SHORT TASK: Pick up the bug report about worker threads hanging in PrintWriter.flush under heavy load, and continue it from its last line.

EXCERPT:
-
Bug
-
Resolution: Fixed
-
P3
-
1.4.2
-
1.5
-
sparc
-
solaris_8
-
Not verified
Customer is running their server under heavy load, 1000 concurrent HTTP
clients. The server is configured with 1700 client threads and is running
on a 4-way 700mHz Xeon box with 2GB RAM using Windows Win2K Advanced
Server and they have tested on Solaris 8 Sparc and see the same problem.
We have recreated the customer environment in our lab on a 4-way SunBlade
using Solaris 8. We install the Tomcat JSP examples into their web container
and use a load generator to create 2000 threads to ping the date.jsp. We ran
their web container with the 1.4.1 and 1.4.2 runtime and it seems the Server
compiler is hitting some type of deadlock under load.
Many of their worker threads on the server are stuck in a
java/io/PrintWriter.flush call.
When running the same test with the client compiler in 1.4.1 the problem
goes away. We have also worked around the problem by excluding the
PrinterWriter.flush method in a .hotspot_compiler file.
The pstacks are in the attachments. The 1.4.2 pstack displays most of the
symbols since we were able to run with a debug build that a custom pstack
is able to translate tthe compiled Java methods.
Here's an example thread showing the thread waiting in flush():
"client1500" daemon prio=5 tid=0x283D0EE0 nid=0x12a8 runnable
[400ef000..400efdc0]
at java.io.PrintWriter.flush(PrintWriter.java:121)
at com.sssw.srv.jsp.AgoJspWriter.flush(AgoJspWriter.java:198)
at com.sssw.srv.jsp.AgoJspPageContext.release(AgoJspPageContext.java:87)
at
com.sssw.srv.jsp.AgoJspFactory.releasePageContext(AgoJspFactory.java:59)
at
com.sssw.gen.jsp.jsp_include_include_jsp_1016613202._jspService(jsp_include_include_jsp_1016613202.java:104)
at com.sssw.srv.jsp.AgoHttpJspPage.service(AgoHttpJspPage.java:94)
at com.sssw.srv.busobj.AgoFilterChain.doServlet(AgoFilterChain.java:394)

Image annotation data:

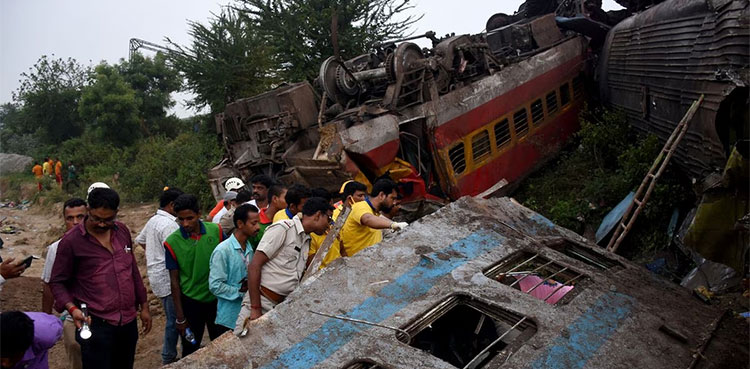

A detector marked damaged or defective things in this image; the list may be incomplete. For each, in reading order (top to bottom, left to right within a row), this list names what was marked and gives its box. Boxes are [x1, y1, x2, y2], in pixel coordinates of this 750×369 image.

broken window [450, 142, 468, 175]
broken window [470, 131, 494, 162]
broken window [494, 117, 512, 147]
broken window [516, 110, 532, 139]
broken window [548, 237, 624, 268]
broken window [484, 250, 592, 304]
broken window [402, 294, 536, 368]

==

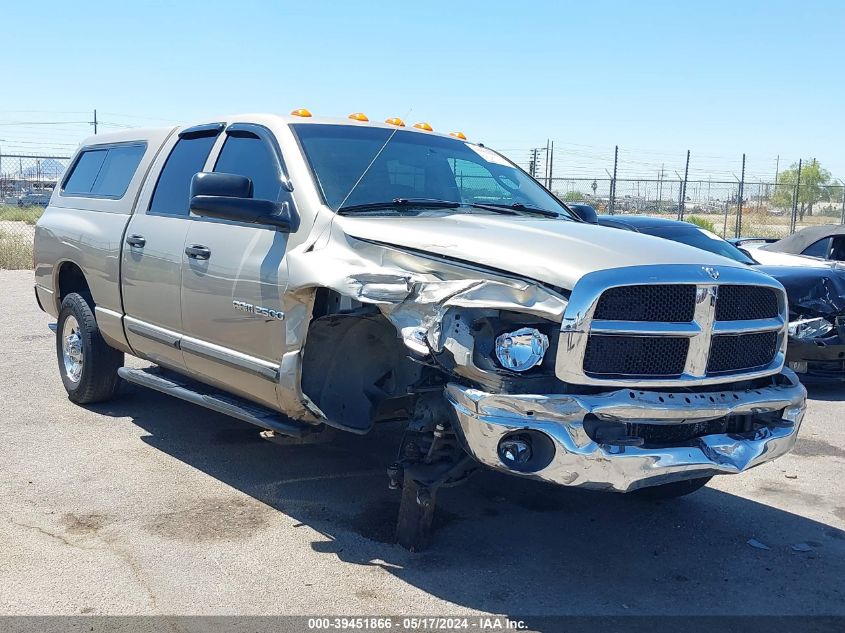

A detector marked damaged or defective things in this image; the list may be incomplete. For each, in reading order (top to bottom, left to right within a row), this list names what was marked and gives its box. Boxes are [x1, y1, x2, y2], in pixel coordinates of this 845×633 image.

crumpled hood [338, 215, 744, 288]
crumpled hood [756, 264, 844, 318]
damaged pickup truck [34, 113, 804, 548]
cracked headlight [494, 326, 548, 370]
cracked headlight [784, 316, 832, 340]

TASK ANSWER:
at com.sssw.srv.busobj.AgoFilterChain.doFilter(AgoFilterChain.java:180)
at com.sssw.srv.resources.AgWarResource.service(AgWarResource.java:629)
at
com.sssw.srv.resources.AgWarURLResource.perform(AgWarURLResource.java:113)
at com.sssw.srv.http.httpd.perform(httpd.java:5568)
at com.sssw.srv.http.Client.processRequest(Client.java:905)
at com.sssw.srv.http.Client.loop(Client.java:1271)
at com.sssw.srv.http.Client.runConnection(Client.java:1487)
at com.sssw.srv.http.Client.run(Client.java:1435)
at java.lang.Thread.run(Thread.java:536)
If we let the test continue to run we will get hundreds (831 in my last
test) of threads sitting in this state. About half of these threads sitting
in the above state and about half of them doing a flush() from a different
path:
"client1499" daemon prio=5 tid=0x283D0288 nid=0xf34 runnable
[400af000..400afdc0]
at java.io.PrintWriter.flush(PrintWriter.java:121)
at
com.sssw.srv.busobj.AgoHttpReplyEvent.completeContent(AgoHttpReplyEvent.java:87)
at com.sssw.srv.resources.AgWarResource.service(AgWarResource.java:631)
at
com.sssw.srv.resources.AgWarURLResource.perform(AgWarURLResource.java:113)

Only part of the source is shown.